:: Extract to read ::

Why is IT industry in a wage trap

Last updated on: June 24, 2011 13:17 IST


Shyamal Majumdar

Vineet Nayyar says the 'incredible' wage push will make India's information technology and information technology-enabled services industry uncompetitive.

The Tech Mahindra vice-chairman and MD also says it will soon be cheaper to hire in certain locations abroad because there will be no economic rationale to hire here.

Calculations made by the Business Standard Research Bureau shows that Nayyar's concerns are not misplaced.

The wage cost of the top-10 IT companies in India has grown by an average17 per cent over the last three years, more than the 10-12 per cent growth in most other industries.

A job portal for MBA students -- iimjobs.com -- has also shown that salaries grew fastest at 12.7 per cent for professionals in the IT sector, taking them closer to their group mates working in finance and consulting.

. . .

Why is IT industry in a wage trap


The average salary for MBAs working in IT divisions was Rs 12.9 lakh (Rs 1.29 million) for three to four years of experience and Rs 17.3 lakh (Rs 1.73 million) for five to seven years of experience.

:::
:: Information given ::

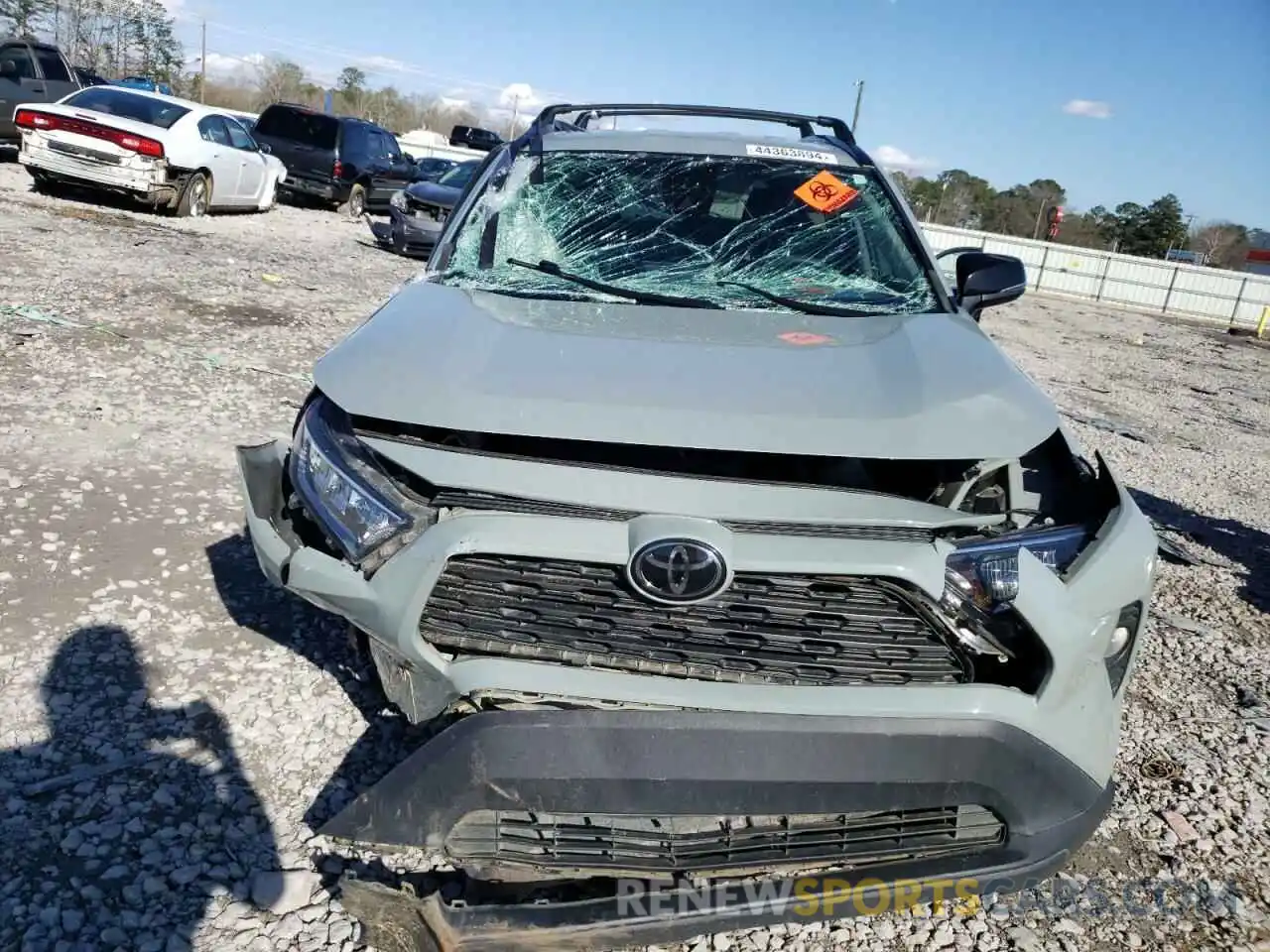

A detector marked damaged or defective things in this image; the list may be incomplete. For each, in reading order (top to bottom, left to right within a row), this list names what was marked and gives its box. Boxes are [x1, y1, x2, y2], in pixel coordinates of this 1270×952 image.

shattered windshield [434, 147, 945, 314]
cracked windshield glass [437, 147, 945, 314]
broken headlight housing [286, 396, 414, 565]
damaged toyota rav4 [238, 103, 1163, 952]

:::

Return the span of the IT wages article from "Vineet Nayyar says" to "services industry uncompetitive.", copied word for word.

Vineet Nayyar says the 'incredible' wage push will make India's information technology and information technology-enabled services industry uncompetitive.